SAN FRANCISCO - Federal agents have arrested the founder of a mysterious online marketplace, months after the Call 6 Investigators found hard-core drugs being sold to a Fishers teenager on the site.
The Silk Road Anonymous Marketplace displayed a message on Wednesday, telling some 900,000 registered users that the site had been seized by federal agents in a sweeping worldwide narcotics crackdown.
In May, the Call 6 Investigators tracked two shipments of drugs, where police said a 14-year-old boy was able to buy drugs and have them shipped right to his family’s front door in regular mail deliveries.
His mother said the shipments were hidden in cartoon DVD cases, and Fishers police then confirmed it was illegal hard-core narcotics. The boy admitted that he had been buying drugs on the Silk Road marketplace, and police said that allowed them to intercept a second drug shipment that was also destined for the family’s home.
Federal agents arrested the site’s founder , whom they identified as Ross William Ulbricht, 29. He faced a judge Wednesday, charged with federal conspiracy, computer hacking, money laundering and narcotics trafficking counts.
In court papers , federal agents wrote that they arranged more than 100 undercover drug purchases using the same methods as the Fishers teenager.
Unlike a typical web site, Silk Road used an anonymous technology known as Tor which allowed users to log on anonymously. Police told the Call 6 Investigators that teenagers and other web-savvy users knew exactly how to access the web portal, and agents said they tallied some $1.2 billion worth of transactions, using an anonymous online currency known as BitCoins .
Agents seized $3.6 million worth of the Bitcoin currency in their raid.
Ulbricht’s court-appointed public defender declined to comment when approached by a reporter at his San Francisco federal court hearing. He was scheduled to face a judge again on Friday for a detention hearing, to determine whether he is eligible for release from jail on bail.
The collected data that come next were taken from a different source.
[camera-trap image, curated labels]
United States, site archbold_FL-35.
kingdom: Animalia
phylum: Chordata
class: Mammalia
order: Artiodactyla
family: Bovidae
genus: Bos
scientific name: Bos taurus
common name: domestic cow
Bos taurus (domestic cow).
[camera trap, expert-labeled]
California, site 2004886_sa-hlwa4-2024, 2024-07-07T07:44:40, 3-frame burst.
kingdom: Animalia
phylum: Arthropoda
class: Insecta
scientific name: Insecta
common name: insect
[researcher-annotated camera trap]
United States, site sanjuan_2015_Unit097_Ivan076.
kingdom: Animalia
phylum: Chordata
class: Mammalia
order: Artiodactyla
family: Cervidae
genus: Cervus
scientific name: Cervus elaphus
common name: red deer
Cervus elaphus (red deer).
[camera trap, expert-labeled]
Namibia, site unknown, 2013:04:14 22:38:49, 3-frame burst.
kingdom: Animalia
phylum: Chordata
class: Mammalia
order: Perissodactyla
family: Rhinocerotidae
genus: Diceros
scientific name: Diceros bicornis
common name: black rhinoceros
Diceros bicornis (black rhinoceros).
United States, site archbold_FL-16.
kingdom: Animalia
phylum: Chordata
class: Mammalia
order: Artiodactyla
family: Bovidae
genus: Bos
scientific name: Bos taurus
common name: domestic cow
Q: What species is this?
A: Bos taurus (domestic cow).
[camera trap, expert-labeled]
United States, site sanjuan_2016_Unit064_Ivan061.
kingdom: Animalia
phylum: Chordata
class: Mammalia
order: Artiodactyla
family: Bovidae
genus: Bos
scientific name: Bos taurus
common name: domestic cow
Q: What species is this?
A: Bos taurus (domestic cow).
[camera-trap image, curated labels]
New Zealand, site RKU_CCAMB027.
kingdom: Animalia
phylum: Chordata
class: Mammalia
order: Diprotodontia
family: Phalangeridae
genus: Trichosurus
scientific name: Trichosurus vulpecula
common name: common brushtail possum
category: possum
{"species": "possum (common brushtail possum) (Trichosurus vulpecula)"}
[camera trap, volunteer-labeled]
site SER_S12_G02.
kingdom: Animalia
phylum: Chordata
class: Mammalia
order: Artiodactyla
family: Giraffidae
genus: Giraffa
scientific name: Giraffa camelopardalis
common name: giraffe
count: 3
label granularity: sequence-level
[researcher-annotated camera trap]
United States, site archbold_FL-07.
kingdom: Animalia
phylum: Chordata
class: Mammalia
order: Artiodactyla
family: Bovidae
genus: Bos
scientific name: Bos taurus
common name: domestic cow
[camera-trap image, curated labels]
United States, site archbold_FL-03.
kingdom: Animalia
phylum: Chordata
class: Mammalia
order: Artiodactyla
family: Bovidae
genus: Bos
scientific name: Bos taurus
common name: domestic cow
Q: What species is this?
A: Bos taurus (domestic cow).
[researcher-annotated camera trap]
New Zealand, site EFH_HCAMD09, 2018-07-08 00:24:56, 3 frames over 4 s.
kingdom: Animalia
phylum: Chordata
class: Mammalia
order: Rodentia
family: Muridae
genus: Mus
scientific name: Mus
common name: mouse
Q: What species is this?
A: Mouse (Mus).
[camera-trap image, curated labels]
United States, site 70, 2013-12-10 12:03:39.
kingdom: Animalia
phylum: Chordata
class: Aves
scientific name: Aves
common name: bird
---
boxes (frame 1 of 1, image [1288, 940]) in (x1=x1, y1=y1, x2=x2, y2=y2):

The Fishers mother who caught her son’s drug shipments cried as she told the Call 6 Investigators in May, “My main concern was just to make sure I was doing everything I could to try to save his life. And I knew I couldn’t do it on my own.”
When the drugs fell out of her son’s DVD shipment, she immediately took her son and the shipment to police. The child was arrested on attempted drug possession charges.
“It’s not like there was someone knocking at my door, it’s not like he was out in the neighborhood, coming home acting differently. It was delivered straight to him in the mailbox,” said the mother, who spoke on the condition of anonymity.
Indiana State Police Cyber Crimes Lt. Chuck Cohen told the Call 6 Investigators that tracing the anonymous online sales was next to impossible, however he said that going after individual sellers on the site was getting more attention from law enforcement.
“We are doing these investigations and we will find you and we will arrest you and you will be prosecuted,” he said.
Police said the Silk Road web portal was known as the Ebay or the Amazon for anything illegal that someone may want to buy.
Lt. Cohen said his officers found a wide range of crimes being facilitated on the site, “ranging from child pornography to people that are selling weapons, instructions on how to build destructive devices and illegal drugs.”
As police nationwide said they were struggling to crack through the anonymous online transactions, Forbes reported in August that it was able to easily buy drugs on the site.
FBI and IRS agents now reveal they were buying drugs in an undercover capacity at the same time.
Agents said they had most of the drug shipments mailed to addresses in New York. Agents said the site was used by “several thousand drug dealers” to sell “hundreds of kilograms of illegal drugs.”